L'ordination (du latin ordinatio, intégration dans un ordo, c'est-à-dire un corps constitué) est, chez les catholiques et les orthodoxes, et dans une certaine mesure chez les anglicans et certains luthériens, l'acte liturgique qui confère le sacrement du sacerdoce chrétien, appelé sacrement de l'ordre. Celui qui confère ce sacrement — un évêque — est l'« ordinateur » ou le « consécrateur »[1], celui qui le reçoit est l'« ordinand ».

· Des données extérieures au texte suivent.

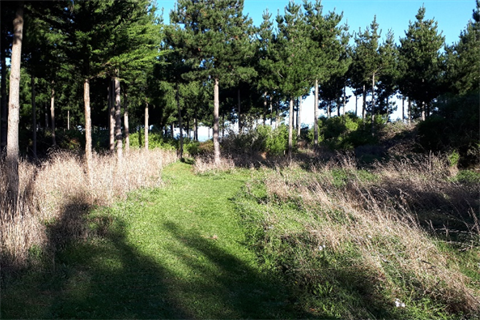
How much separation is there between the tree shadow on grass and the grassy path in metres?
0.01

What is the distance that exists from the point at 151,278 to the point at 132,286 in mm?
323

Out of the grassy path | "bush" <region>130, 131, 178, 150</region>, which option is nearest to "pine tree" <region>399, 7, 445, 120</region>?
"bush" <region>130, 131, 178, 150</region>

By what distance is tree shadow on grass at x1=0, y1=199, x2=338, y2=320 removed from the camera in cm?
380

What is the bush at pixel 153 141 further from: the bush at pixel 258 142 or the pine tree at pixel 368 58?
the pine tree at pixel 368 58

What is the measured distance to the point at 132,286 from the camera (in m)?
4.45

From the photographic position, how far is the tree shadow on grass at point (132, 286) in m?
3.80

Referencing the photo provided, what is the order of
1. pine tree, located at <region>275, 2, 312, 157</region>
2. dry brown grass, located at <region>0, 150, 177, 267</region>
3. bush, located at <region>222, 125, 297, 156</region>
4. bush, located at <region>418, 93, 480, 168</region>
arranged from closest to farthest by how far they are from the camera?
1. dry brown grass, located at <region>0, 150, 177, 267</region>
2. bush, located at <region>418, 93, 480, 168</region>
3. pine tree, located at <region>275, 2, 312, 157</region>
4. bush, located at <region>222, 125, 297, 156</region>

Dès l'Ancien Testament, le service des Lévites (membre de la tribu de Lévi), de même que le sacerdoce d’Aaron et l’institution des 70 Anciens (Nb 11, 25) sont l'organisation d'une structure sacerdotale. « Grand-prêtre selon le sacerdoce de Melchisédech » (He 5, 10), est le lien qui unit l'Ancien et le Nouveau Testament dans la vie du peuple de Dieu.

Dans le catholicisme, l'un des sept sacrements

Dans le catholicisme, le sacrement de l'ordre est le sixième des sept sacrements, avec le baptême, la confirmation, le sacrement de pénitence et de réconciliation, l'eucharistie, le mariage et l'onction des malades. « Les sacrements sont des signes sensibles et efficaces de la grâce, institués par le Christ et confiés à l’Église, par lesquels nous est donnée la vie divine »[2].

Pour l'Église, l'ordre est le sacrement par lequel la mission confiée par le Christ à ses Apôtres continue à être exercée dans l’Église, jusqu’à la fin des temps.

En plus du don de la grâce divine, le sacrement de l'ordre marque l'âme d'un caractère indélébile qui « permet d’exercer un pouvoir sacré au nom et par l’autorité du Christ pour le service du peuple de Dieu »[3]. Le sacrement de l'ordre est un sacrement qui ne peut être conféré qu'une fois, et qui ne peut être « annulé » ni conféré pour une période limitée[4] : « Tu es sacerdos in aeternum » (ps 110), prêtre pour l'éternité, chante le chœur pendant la cérémonie d'ordination. Pour le recevoir il faut avoir reçu les sacrements de l'initiation chrétienne (baptême, confirmation, eucharistie).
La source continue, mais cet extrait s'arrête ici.